At the end of my frame, I measure timeDifference. Yes, it's on average 1 millisecond, but it deviates a lot, ranging from 0.8 milliseconds to 1.2 with peaks of up to more than 2 milliseconds.
Example:
// Every something of a second I call tick
-(void)tick
{
drawGL();
}
- (void)drawGL
{
// startTime using mach_absolute_time;
glBindRenderbufferOES(GL_RENDERBUFFER_OES, viewRenderbuffer);
[context presentRenderbuffer:GL_RENDERBUFFER_OES];
// endTime using mach_absolute_time;
// timeDifference = endTime - startTime;
}
My understanding is that once the framebuffer has been created, presenting the renderbuffer should always take the same effort, regardless of the complexity of the frame? Is this true? And if not, how can I prevent this?
By the way, this is an example for an iPhone app. So we're talking OpenGL ES here, though I don't think it's a platform specific problem. If it is, than what is going on? And shouldn't this be not happening? And again, if so, how can I prevent this from happening?
The deviations you encounter maybe be caused by a lot of factors, including OS scheduler that kicks in and gives cpu to another process or similar issues. In fact normal human won't tell a difference between 1 and 2 ms render times. Motion pictures run at 25 fps, which means each frame is shown for roughly 40ms and it looks fluid for human eye.
As for animation stuttering you should examine how you maintain constant animation speed. Most common approach I've seen looks roughly like this:
while(loop)
{
lastFrameTime; // time it took for last frame to render
timeSinceLastUpdate+= lastFrameTime;
if(timeSinceLastUpdate > (1 second / DESIRED_UPDATES_PER_SECOND))
{
updateAnimation(timeSinceLastUpdate);
timeSinceLastUpdate = 0;
}
// do the drawing
presentScene();
}
Or you could just pass lastFrameTime to updateAnimation every frame and interpolate between animation states. The result will be even more fluid.
If you're already using something like the above, maybe you should look for culprits in other parts of your render loop. In Direct3D the costly things were calls for drawing primitives and changing render states, so you might want to check around OpenGL analogues of those.
My favorite OpenGL expression of all times: "implementation specific". I think it applies here very well.
A quick search for mach_absolute_time results in this article: Link
Looks like precision of that timer on an iPhone is only 166.67 ns (and maybe worse).
While that may explain the large difference, it doesn't explain that there is a difference at all.
The three main reasons are probably:
Different execution paths during renderbuffer presentation.
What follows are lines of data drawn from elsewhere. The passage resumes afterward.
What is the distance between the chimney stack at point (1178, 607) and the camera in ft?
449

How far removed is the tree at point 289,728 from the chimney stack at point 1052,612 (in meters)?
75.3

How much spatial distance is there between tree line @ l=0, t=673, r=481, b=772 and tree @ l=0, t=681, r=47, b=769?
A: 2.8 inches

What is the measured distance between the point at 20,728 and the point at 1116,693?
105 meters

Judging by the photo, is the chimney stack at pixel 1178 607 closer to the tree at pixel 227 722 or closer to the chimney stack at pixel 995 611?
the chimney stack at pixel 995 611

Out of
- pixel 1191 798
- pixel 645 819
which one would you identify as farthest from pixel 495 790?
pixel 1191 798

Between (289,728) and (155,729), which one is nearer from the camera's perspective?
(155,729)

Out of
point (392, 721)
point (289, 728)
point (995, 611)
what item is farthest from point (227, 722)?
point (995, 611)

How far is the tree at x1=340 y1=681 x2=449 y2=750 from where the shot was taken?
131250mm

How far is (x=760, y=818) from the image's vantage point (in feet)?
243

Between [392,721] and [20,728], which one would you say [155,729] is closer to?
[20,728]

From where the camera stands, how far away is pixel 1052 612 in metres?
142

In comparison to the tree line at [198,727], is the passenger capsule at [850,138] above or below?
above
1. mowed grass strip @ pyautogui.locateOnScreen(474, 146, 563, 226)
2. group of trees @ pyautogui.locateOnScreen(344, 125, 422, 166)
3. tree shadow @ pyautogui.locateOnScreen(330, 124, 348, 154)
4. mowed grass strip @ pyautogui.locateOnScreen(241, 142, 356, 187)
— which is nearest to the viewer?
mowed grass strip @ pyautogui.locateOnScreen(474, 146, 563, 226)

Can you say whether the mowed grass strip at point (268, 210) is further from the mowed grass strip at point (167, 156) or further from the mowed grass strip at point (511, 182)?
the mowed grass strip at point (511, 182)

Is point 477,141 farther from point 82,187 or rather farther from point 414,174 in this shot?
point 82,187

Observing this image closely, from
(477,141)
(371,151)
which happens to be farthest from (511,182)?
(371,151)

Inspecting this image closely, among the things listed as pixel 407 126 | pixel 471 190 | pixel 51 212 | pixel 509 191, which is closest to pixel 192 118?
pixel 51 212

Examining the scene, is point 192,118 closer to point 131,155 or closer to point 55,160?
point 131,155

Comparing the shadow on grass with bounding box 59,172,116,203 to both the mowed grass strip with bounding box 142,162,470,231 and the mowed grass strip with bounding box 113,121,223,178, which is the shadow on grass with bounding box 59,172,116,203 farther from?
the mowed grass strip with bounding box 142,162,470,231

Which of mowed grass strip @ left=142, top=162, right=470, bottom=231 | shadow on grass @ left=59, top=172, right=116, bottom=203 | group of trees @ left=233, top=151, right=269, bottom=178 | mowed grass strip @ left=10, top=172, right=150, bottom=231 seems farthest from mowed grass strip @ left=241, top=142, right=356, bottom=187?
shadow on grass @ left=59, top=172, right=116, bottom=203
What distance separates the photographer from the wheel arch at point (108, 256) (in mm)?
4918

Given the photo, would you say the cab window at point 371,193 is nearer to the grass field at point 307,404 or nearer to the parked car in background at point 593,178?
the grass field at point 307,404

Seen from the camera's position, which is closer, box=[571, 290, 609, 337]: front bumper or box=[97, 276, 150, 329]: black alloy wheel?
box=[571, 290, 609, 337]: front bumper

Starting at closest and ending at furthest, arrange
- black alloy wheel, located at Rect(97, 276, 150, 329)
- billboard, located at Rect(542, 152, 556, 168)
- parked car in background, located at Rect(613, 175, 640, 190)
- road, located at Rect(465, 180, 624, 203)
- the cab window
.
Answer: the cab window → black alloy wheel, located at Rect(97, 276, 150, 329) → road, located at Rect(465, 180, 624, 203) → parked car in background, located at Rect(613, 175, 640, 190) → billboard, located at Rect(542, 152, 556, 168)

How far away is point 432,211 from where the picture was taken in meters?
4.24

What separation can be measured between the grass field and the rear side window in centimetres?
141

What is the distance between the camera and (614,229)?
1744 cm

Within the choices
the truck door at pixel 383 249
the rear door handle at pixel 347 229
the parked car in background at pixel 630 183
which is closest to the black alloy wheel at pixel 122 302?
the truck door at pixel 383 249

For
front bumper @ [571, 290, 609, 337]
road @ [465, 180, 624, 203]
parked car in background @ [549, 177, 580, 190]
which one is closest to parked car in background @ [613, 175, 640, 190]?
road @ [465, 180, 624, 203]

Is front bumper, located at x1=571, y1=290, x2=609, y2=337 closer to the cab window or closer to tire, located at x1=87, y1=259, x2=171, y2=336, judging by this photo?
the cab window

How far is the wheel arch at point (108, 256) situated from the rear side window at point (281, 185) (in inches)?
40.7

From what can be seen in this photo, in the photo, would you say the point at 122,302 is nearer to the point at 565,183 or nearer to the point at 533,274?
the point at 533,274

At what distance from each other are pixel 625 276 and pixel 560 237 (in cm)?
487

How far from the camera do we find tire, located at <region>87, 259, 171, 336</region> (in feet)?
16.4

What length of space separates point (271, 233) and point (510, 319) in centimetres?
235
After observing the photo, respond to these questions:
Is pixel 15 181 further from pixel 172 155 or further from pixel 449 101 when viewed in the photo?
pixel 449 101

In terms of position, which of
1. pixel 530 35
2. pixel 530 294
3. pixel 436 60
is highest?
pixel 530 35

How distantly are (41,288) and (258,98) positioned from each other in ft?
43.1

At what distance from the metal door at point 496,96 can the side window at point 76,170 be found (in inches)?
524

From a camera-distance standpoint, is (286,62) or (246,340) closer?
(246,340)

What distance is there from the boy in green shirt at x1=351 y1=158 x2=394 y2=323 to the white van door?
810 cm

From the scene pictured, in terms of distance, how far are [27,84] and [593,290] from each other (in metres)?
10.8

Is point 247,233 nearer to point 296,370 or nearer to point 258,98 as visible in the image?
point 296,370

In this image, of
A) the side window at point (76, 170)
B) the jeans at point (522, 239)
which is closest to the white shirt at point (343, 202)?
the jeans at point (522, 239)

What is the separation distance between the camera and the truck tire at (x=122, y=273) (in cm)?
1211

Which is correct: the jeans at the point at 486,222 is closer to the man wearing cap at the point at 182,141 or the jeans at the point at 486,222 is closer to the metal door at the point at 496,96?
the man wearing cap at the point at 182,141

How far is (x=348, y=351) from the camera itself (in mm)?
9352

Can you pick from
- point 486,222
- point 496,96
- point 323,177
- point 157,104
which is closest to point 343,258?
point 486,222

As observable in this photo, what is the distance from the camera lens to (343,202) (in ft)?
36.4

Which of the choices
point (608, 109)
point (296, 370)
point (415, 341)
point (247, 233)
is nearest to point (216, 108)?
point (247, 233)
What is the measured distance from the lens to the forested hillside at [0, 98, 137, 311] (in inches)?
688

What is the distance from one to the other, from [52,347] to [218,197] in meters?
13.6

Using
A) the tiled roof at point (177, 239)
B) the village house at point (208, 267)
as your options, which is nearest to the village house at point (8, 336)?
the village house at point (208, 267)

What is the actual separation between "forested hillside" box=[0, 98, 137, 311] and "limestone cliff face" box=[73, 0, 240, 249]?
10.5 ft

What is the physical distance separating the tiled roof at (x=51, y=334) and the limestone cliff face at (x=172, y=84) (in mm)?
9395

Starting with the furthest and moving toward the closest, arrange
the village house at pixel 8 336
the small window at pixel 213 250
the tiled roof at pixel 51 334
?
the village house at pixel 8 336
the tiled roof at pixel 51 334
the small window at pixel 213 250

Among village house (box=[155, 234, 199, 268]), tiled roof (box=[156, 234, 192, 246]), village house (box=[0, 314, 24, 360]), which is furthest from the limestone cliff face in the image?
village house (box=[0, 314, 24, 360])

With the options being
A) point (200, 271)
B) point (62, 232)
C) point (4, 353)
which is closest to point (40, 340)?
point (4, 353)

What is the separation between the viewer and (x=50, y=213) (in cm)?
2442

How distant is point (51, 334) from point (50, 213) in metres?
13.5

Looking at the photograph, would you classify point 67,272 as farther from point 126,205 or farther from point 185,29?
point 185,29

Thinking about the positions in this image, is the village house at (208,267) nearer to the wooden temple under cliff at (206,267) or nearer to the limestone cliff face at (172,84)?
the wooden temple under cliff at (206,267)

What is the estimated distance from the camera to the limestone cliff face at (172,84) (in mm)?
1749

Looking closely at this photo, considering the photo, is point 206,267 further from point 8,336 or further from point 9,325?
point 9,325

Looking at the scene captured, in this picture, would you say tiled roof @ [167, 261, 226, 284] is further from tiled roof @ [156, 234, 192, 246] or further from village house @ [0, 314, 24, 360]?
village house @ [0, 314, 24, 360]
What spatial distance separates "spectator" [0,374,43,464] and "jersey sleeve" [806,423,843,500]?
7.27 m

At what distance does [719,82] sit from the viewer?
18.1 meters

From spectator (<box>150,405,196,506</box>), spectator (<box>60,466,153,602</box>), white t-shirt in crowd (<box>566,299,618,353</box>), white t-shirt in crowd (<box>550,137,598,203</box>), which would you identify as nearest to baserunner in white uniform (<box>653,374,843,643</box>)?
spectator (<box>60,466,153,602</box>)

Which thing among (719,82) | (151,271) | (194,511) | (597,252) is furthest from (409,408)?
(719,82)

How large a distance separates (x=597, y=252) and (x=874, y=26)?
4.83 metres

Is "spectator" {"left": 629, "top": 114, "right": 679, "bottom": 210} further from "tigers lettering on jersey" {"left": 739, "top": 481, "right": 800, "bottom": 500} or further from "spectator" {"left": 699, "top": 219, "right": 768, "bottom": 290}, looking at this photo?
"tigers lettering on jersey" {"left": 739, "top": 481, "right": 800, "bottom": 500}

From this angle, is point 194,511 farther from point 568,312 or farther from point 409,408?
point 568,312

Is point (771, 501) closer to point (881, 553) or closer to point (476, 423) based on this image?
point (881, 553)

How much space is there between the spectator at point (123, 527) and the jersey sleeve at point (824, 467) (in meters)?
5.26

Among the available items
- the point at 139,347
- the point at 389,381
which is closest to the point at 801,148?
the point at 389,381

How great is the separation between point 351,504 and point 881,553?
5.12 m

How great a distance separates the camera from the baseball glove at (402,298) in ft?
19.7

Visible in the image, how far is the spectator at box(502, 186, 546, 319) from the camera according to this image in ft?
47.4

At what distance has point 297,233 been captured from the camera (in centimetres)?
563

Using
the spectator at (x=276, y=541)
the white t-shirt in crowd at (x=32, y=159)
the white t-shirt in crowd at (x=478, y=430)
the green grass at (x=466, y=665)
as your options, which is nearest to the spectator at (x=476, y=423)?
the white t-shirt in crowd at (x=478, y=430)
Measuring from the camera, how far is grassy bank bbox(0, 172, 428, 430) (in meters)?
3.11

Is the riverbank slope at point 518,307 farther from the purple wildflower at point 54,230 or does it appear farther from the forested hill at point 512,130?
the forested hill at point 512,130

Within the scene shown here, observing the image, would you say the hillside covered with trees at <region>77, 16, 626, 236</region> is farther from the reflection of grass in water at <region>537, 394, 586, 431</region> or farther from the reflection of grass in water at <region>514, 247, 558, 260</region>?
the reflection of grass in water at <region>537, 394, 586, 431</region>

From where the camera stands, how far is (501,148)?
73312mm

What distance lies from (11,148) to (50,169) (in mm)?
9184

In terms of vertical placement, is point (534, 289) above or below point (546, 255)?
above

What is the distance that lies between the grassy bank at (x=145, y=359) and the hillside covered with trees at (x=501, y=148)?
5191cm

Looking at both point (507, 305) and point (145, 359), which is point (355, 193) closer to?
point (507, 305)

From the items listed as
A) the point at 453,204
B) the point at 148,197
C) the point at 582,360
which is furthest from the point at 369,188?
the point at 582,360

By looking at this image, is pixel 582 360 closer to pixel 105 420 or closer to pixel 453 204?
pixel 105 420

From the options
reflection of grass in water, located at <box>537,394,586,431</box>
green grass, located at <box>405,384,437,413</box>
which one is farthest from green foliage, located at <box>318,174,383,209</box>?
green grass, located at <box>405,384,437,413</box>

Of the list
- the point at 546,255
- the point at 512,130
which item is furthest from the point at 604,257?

A lot can happen in 1ms and just because you call the same functions with the same parameters doesn't mean the exact same instructions are executed. This is especially true if other hardware is involved.
Interrupts/other processes, there is always something else going on that distracts the CPU. As far as I know the iPhone OS is not a real-time OS and so there's no guarantee that any operation will complete within a certain time limit (and even a real-time OS will have time variations).
If there are any other OpenGL calls still being processed by the GPU that might delay presentRenderbuffer. That's the easiest to test, just call glFinish() before getting the start time.
It is best not to rely on a high constant frame rate for a number of reasons, the most important being that the OS may do something in the background that slows things down. Better to sample a timer and work out how much time has passed each frame, this should ensure smooth animation.
Is it possible that the timer is not accurate to the sub ms level even though it is returning decimals 0.8->2.0?